Troubleshoot Machine learning

This section describes troubleshooting machine learning.

Datasets

Use this troubleshooting information when creating and using Datasets.

UNABLE TO LOAD DATA from the Data Lake

Solution: Navigate to the Compass user interface in Data Lake and validate that the query returns data as expected. See the Compass documentation for additional information.

Warning related to MALFORMED ROWS when uploading file

Cause: This could mean that the datatype selected for a field does not conform on some rows or a row has an incorrect number of columns.

Solution: Validate the separated file before upload.

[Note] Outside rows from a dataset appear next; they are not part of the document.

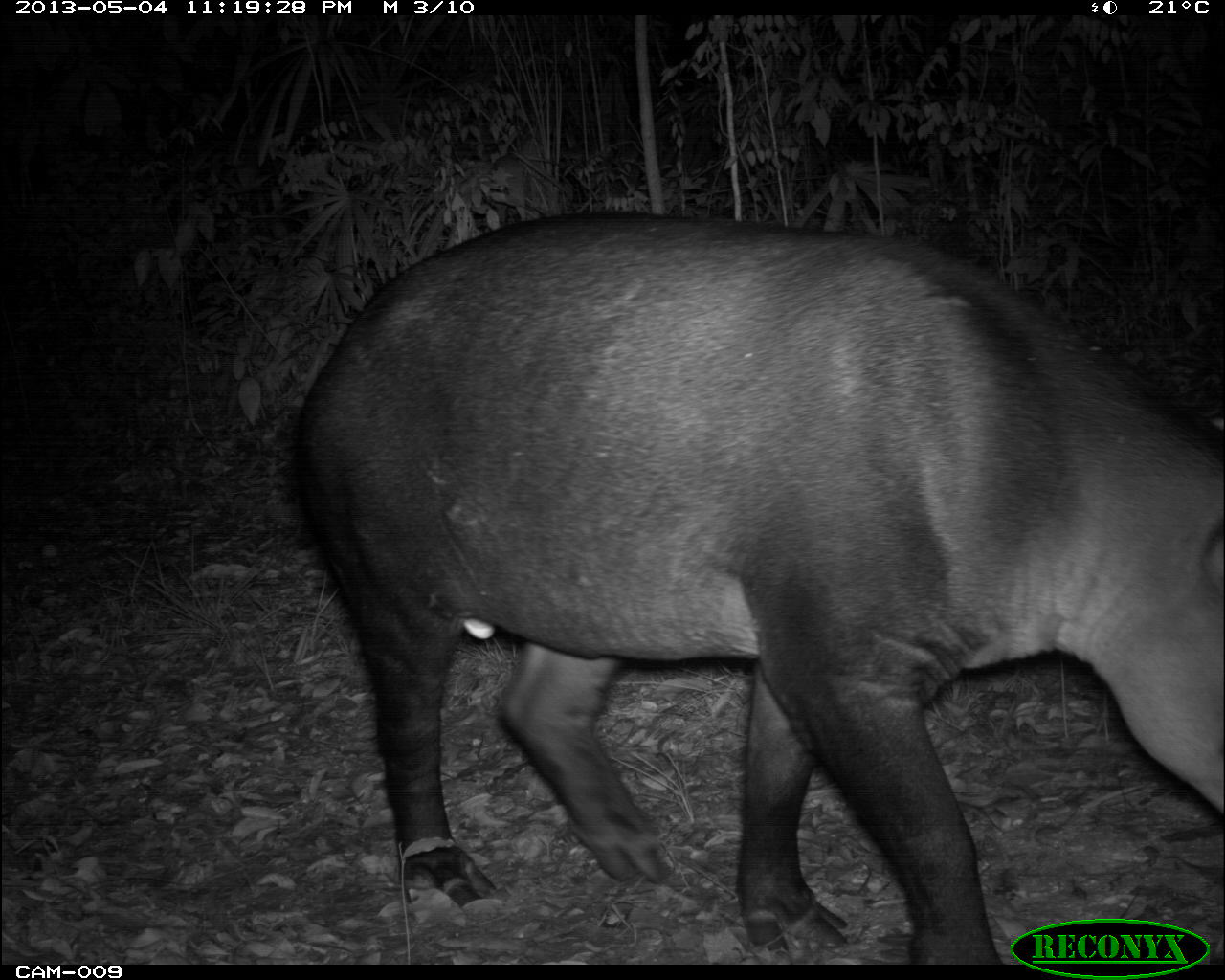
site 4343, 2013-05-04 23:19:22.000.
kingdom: Animalia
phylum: Chordata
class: Mammalia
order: Perissodactyla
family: Tapiridae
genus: Tapirus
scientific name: Tapirus bairdii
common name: baird's tapir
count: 1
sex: male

The DATE / TIMESTAMP DATATYPES from the dataset file are not recognized correctly in the metadata section

Solution: When uploading a dataset from file, specify a Date & Timestamp format of the respective dataset in the Details page.

Quests

Use this troubleshooting information when creating and using Quests.

The quest has a FAILED status

Solution: Identify the failing activity and check the error log. A log will be available to the user providing some information to pin point the issue.

The dataset contains MISSING VALUES

Cause: Most algorithms cannot process missing data.

Solution: Check the dataset and handle the missing values by applying the Handle Missing Data activity before training the model.

The dataset contains features with STRING data type

Cause: Most algorithms cannot process string values.

Solution: Check the dataset and convert the string features into numeric by applying the Index Data or One Hot Encoder activity before training the model.

The LABEL is NOT SPECIFIED before applying a supervised algorithm

Solution: Apply Edit Metadata activity and specify the label.

MULTIPLE columns are specified as LABELS

Cause: Only one label can be specified.

Solution: Apply Edit Metadata and confirm the label.

The Compare Model activity takes INCOMPARABLE MODELS as inputs

Cause: Models must be of the same type (either classification or regression type) to get comparable results.

Solution: Confirm the model type.

The SCRIPTING activity fails

Solution: Confirm that the output variable is defined in the code as an output of the activity.

Errors in the CONFIGURATION of the ALGORITHM hyperparameters

Solution: Make sure you have these values set correctly:

XGboost: num.class parameter =! unique number of classes
XGboost binary: classification objective on multiclass label column
Linear Learner - multiclass classifier: num.class parameter =! unique number of classes
Linear Learner - regressor: log not in [0,1] content label column

Training failed with NO ERROR LOG

Cause: For security reasons an error log could not be provided.

Solution: This may be an application error to be resolved.

The error log indicates that a TIMEOUT has occurred on the quest

Solution: Stopping and restarting the quest may resolve the issue.

WHICH ALGORITHM / OBJECTIVE to use

Solution: See the Algorithm Quick Reference in the main menu.

Long execution times

Use this troubleshooting information when experiencing long execution times.

There is a One-Hot Encoder activity present and running

Cause: The One-Hot Encoder results in too many columns if there is a high number of unique values. This may cause long computation times.

There is a user-defined SCRIPT or SQL activity present and running

Cause: The user has the flexibility to define a script or their own SQL which could result in long running activities.

The DATA volume is LARGE

Cause: Pre-processing and training on large datasets can take time.

Endpoints

Use this troubleshooting information when creating and using Endpoints.

UNABLE TO DEPLOY ENDPOINT - button is disabled

Cause: The production quest must be saved and run with a status value of Finished.

Solution: Save and run the production quest to enable the button.

ENDPOINT TESTING RETURNS AN ERROR

Solution:

Validate that the endpoint has a status value of Active.
Validate that the request payload is valid.
Validate that the request datatypes correspond to the endpoint schema.
If testing with .csv file input:
- Make sure the .csv file does not contain a header row.
- Validate that the request payload variables come in the same sequence as in the endpoint schema.
If testing with JSON input:
- Make sure there are no null values in the JSON.

INVOKING the endpoint for PREDICTIONS through API Gateway FAILS

Solution: Validate that the sequence of input values conforms to the schema definition.